Notícia contém linguagem sexual explícita.
A justiça francesa começou segunda-feira a julgar o ator Gérard Depardieu, alvo de dezenas de acusações de comportamentos sexistas e por alegadas violações cometidas em 2021 contra duas trabalhadoras no cenário do filme “Les volets verts”, de Jean Becker, em 2021.
Depardieu, que nega as acusações, compareceu no tribunal em Paris e sentou-se sozinho no banco dos réus, num primeiro dia marcado por aquilo que os advogados das vítimas descreveram como “manobras dilatórias” da sua defesa.
“Tenta a todo o custo, a todo o momento, atrasar, retardar o processo judicial”, lamentou à imprensa, no final da sessão de hoje, a advogada Carine Durrieu-Diebolt, que representa uma das queixosas.
Depardieu, que pode ser condenado até cinco anos de prisão e uma multa de 75 mil euros pelos crimes de agressão sexual, assédio sexual e ultraje sexista, foi durante anos o ator de referência e um dos rostos mais famosos do cinema francês, graças a títulos como “Cyrano de Bergerac”, “1900”, “O Último Metro” e “Danton”.

**Bloco de dados**
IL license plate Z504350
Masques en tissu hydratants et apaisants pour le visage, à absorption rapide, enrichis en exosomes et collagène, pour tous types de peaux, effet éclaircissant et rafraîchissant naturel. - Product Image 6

**Tarefa pedida**
Pode reproduzir, tal como está, o trecho da notícia sobre o julgamento de Gérard Depardieu que começa em “Notícia contém linguagem” e segue até “uma das queixosas.”?

**Resultado**
Notícia contém linguagem sexual explícita.
A justiça francesa começou segunda-feira a julgar o ator Gérard Depardieu, alvo de dezenas de acusações de comportamentos sexistas e por alegadas violações cometidas em 2021 contra duas trabalhadoras no cenário do filme “Les volets verts”, de Jean Becker, em 2021.
Depardieu, que nega as acusações, compareceu no tribunal em Paris e sentou-se sozinho no banco dos réus, num primeiro dia marcado por aquilo que os advogados das vítimas descreveram como “manobras dilatórias” da sua defesa.
“Tenta a todo o custo, a todo o momento, atrasar, retardar o processo judicial”, lamentou à imprensa, no final da sessão de hoje, a advogada Carine Durrieu-Diebolt, que representa uma das queixosas.